───── Data records
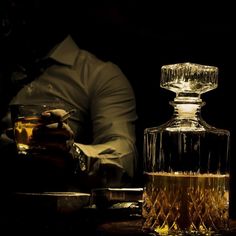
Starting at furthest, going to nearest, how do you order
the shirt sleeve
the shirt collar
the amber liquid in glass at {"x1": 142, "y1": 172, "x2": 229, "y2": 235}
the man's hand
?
the shirt collar → the shirt sleeve → the man's hand → the amber liquid in glass at {"x1": 142, "y1": 172, "x2": 229, "y2": 235}

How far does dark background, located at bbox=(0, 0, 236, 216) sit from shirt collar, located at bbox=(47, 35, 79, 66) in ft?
0.55

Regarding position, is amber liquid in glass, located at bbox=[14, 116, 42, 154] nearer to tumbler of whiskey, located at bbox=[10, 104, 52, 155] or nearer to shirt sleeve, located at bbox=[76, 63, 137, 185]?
tumbler of whiskey, located at bbox=[10, 104, 52, 155]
──────────
## Required work:
Format every line of the data above as a JSON list of strings, one string per line, skipping blank lines and leaving out the picture.

## Written solution:
[
  "Starting at furthest, going to nearest, how do you order",
  "the shirt sleeve",
  "the shirt collar",
  "the amber liquid in glass at {\"x1\": 142, \"y1\": 172, \"x2\": 229, \"y2\": 235}",
  "the man's hand",
  "?",
  "the shirt collar → the shirt sleeve → the man's hand → the amber liquid in glass at {\"x1\": 142, \"y1\": 172, \"x2\": 229, \"y2\": 235}",
  "How far does dark background, located at bbox=(0, 0, 236, 216) sit from shirt collar, located at bbox=(47, 35, 79, 66) in ft?",
  "0.55",
  "Regarding position, is amber liquid in glass, located at bbox=[14, 116, 42, 154] nearer to tumbler of whiskey, located at bbox=[10, 104, 52, 155] or nearer to shirt sleeve, located at bbox=[76, 63, 137, 185]?",
  "tumbler of whiskey, located at bbox=[10, 104, 52, 155]"
]